Così io sono rinata a Rio de Janeiro, di origine italiana, e di questa bella terra, l'Italia, ne ho impregnato il cervello, ma mi sono trasformata carioca per la mia incredibile voglia di ricominciare si, ma in maniera differente. Se fossi rimasta a Milano sarei morta presto e stressata, votata al dio lavoro e denaro, per raccogliere mere soddisfazioni professionali e materiali, ma non era quello che io avevo sognato dalla vita.

Ho finalmente aperto quel cassetto dove fin da bambina riponevo progetti e sogni e voli pindarici e viaggiavo con la fantasia per avventure interminabili. Ho comprato un biglietto di sola andata ed ho preso quell'aereo, un libro di Jeorge  Amado  in una mano e nell'altra una valigia vuota da riempire di desideri, speranze, fede, sogni, buona sintonia, nuove amicizie, amore, onde e molto sole.
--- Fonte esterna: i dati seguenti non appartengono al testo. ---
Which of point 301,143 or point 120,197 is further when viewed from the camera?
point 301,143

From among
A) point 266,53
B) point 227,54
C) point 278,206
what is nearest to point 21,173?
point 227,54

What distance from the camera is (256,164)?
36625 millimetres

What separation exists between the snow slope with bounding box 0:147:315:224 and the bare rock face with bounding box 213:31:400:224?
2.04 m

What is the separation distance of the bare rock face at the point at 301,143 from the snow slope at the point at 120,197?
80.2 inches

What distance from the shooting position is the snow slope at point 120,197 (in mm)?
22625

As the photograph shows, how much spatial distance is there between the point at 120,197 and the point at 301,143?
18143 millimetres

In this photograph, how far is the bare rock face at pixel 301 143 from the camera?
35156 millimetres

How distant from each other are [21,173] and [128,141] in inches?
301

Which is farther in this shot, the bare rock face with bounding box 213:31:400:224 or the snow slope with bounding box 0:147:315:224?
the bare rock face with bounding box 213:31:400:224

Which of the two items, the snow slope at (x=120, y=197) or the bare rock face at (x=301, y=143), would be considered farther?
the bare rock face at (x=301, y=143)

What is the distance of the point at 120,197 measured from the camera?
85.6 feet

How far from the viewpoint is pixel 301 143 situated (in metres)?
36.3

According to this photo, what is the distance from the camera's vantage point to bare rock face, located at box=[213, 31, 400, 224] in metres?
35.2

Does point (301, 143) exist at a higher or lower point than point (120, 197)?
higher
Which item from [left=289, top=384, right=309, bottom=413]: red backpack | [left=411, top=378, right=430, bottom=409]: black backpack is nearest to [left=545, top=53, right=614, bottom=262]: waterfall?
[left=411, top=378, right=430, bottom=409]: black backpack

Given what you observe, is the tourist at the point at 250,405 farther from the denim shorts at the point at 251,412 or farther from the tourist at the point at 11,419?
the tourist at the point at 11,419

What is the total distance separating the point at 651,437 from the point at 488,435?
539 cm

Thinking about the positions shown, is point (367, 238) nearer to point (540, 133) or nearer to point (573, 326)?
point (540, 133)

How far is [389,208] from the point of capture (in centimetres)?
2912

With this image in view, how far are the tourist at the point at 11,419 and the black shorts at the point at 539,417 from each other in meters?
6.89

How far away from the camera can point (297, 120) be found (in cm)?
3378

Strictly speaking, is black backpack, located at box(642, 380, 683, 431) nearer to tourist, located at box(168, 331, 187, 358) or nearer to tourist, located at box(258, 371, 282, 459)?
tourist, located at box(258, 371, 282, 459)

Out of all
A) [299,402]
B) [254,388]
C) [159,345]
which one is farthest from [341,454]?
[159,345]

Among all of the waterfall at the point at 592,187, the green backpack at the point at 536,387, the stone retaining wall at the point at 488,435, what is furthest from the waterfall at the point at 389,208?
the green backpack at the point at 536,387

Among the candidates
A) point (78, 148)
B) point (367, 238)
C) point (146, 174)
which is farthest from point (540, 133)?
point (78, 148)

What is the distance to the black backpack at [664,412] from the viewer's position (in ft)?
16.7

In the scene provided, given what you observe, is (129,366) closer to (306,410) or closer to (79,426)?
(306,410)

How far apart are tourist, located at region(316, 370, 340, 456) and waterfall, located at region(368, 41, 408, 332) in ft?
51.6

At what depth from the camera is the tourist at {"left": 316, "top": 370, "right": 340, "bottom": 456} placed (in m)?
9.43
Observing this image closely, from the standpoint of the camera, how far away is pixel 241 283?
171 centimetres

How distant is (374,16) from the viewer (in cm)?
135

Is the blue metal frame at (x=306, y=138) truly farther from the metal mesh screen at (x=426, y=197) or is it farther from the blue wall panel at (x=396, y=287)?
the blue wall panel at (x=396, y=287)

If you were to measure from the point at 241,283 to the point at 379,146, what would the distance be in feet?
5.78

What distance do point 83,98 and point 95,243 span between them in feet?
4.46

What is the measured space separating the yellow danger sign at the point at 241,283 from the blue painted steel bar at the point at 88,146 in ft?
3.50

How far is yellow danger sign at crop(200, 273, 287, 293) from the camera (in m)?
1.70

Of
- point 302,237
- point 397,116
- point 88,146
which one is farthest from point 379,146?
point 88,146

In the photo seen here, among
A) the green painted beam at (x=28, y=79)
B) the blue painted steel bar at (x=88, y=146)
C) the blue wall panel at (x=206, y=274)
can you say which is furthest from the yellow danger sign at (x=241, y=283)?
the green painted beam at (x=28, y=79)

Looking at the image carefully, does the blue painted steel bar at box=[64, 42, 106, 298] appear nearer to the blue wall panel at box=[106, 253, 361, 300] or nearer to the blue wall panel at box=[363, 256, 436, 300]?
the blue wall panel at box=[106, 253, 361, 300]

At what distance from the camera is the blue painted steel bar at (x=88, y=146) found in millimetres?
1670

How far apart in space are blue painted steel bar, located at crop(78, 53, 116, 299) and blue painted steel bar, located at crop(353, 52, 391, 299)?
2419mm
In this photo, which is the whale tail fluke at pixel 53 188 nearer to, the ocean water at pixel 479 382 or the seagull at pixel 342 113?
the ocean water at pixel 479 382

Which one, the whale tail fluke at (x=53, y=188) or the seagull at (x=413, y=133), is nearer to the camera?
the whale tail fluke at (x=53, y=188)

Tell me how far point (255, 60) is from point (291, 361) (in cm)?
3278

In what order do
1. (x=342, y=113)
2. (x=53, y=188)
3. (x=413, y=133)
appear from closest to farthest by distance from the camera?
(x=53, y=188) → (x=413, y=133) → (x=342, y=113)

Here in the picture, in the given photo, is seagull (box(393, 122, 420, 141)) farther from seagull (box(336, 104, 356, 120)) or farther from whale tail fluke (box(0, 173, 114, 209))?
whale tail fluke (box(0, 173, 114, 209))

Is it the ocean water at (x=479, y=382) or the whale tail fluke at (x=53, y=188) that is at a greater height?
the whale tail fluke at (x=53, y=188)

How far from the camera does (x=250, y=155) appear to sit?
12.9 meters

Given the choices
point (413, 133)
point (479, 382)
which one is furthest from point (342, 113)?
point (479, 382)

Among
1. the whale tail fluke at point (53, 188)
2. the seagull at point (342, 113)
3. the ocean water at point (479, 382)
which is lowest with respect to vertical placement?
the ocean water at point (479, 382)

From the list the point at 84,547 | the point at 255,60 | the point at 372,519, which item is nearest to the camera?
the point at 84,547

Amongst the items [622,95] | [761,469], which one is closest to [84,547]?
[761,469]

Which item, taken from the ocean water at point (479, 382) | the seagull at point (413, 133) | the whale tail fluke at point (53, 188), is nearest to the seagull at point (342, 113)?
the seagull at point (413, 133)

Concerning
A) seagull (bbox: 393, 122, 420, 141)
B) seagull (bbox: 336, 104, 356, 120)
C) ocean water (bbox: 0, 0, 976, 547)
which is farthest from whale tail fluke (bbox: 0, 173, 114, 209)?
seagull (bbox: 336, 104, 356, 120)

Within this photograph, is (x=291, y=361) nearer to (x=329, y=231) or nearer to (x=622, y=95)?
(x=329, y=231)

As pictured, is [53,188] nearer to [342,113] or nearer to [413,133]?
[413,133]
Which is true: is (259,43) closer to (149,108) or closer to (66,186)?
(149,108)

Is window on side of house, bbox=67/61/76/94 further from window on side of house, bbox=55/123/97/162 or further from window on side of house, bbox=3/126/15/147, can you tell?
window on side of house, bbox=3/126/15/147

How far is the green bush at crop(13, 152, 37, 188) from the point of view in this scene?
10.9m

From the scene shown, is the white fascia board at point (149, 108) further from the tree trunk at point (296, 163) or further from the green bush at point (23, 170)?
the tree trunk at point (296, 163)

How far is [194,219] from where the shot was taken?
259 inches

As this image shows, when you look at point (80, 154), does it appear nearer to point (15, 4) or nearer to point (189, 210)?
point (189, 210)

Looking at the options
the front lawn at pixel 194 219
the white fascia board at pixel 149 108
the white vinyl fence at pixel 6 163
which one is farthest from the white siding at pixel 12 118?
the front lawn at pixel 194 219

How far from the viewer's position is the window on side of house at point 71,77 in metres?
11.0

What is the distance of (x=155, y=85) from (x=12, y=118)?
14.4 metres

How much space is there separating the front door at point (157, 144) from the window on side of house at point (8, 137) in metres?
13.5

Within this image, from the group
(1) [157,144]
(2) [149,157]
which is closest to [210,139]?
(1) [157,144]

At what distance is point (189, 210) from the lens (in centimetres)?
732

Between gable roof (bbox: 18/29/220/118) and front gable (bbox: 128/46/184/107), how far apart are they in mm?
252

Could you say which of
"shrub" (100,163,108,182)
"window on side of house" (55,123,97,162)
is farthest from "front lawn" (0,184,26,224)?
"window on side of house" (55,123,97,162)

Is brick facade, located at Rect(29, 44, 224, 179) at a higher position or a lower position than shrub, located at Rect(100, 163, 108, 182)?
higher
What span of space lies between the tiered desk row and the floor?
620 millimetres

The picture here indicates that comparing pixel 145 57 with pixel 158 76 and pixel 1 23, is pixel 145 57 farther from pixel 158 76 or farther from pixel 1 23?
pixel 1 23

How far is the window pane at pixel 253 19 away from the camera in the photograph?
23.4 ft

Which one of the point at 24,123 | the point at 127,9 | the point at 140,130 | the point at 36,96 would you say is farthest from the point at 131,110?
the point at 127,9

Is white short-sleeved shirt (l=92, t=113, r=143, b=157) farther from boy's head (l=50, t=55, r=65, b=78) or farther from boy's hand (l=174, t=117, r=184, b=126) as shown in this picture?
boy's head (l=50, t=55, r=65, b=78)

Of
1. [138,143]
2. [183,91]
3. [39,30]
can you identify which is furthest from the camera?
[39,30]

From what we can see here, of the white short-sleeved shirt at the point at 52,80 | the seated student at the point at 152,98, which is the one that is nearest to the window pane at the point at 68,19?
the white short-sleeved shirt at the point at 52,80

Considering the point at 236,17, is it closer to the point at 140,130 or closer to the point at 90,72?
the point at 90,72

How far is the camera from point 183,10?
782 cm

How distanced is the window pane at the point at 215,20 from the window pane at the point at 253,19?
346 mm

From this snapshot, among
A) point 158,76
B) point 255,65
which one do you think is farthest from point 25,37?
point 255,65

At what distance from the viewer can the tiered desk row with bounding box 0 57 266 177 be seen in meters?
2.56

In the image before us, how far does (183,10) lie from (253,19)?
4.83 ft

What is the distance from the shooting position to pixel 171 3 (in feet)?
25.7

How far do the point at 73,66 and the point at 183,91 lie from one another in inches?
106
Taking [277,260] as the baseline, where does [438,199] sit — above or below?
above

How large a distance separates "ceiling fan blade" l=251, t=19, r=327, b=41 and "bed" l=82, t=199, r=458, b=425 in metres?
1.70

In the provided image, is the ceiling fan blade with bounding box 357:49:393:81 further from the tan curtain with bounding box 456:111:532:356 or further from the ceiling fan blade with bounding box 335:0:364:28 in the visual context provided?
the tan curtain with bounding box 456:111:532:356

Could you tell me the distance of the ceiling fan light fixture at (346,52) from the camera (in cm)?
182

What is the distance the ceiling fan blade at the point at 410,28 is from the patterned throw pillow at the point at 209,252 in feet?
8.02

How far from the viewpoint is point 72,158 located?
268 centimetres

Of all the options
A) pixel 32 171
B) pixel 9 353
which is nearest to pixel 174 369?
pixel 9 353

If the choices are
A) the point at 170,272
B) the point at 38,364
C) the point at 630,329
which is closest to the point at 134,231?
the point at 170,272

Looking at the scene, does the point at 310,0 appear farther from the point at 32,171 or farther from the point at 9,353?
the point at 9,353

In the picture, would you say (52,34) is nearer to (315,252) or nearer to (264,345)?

Ho realizzato il sogno, vivere al caldo in un paese tropicale.

Le coincidenze della vita mi hanno portato a Rio, città meravigliosa, credo la più bella metropoli al mondo. Ho sempre amato questa città, mi ha riempito di passione fin dal primo sguardo, trasmette energia, vibra nell'aria e insidia corpo e mente. Ti avvolge con l'entusiasmo per la vita e ti contagia in una onda voluttuosa. Rio ti ama e ti porta ad amare. Non so dilungarmi sulle sue bellezze naturali perchè sono tante e molte ancora da scoprire, né quelle urbanistiche che ne fanno una città dai mille volti contrastanti, tra cui anche quello storico antico che nessuno penserebbe di scoprire proprio qui, eppure esiste.

Io so solo che quando mi prende la malinconia di casa e del sapore di quel piatto di tortellini fatti dalla mia mamma, indosso un paio di scarpe da corsa e brucio in pochi minuti la distanza che mi separa da una delle spiagge urbane più decantate del mondo, Ipanema.

E lì trovo l'unguento per la mia anima inquieta, correndo sul marciapiede disegnato ad onde bianche e nere di mattoncini di porfido, inspirando profondamente la Maresia e possedendo avidamente qualunque scena di vita quotidiana che si snoda lungo i suoi 4 km.

Il tramonto esalta maggiormente la sua bellezza, il dio sole viene salutato con rispetto dai brasiliani che vedo ammutoliti e rapiti davanti a questo spettacolo che si rinnova tutti i giorni, ma ugualmente non smette di emozionare.

Il brasiliano è un popolo che sa piangere i propri sentimenti.

Li sento cantare mentre il sole scende dietro la silouette dei DOIS IRMAOS, i due fratelli, con il presepe della favela di Vidigal che accende le sue luci e da lontano sembra ammonire "non vi scordate di noi" e intanto le coppiette sedute sul marciapiede si strofinano appassionatamente baciandosi come se non esistessero che loro al mondo; i pescatori sullo scoglio dell'Arpoador continuano a lanciare la lenza senza aspettare che abbocchi qualcosa; ubriachi accennano scomposti passetti di samba; ed io continuo a correre, e corro, corro, assorbendo la sensualità di questo posto esotico che rapisce la mia anima e la eleva a quel dio superiore, a quella natura generosa che mi ha messo qua, oggi, nel nuovo secolo, finalmente felice ed appagata.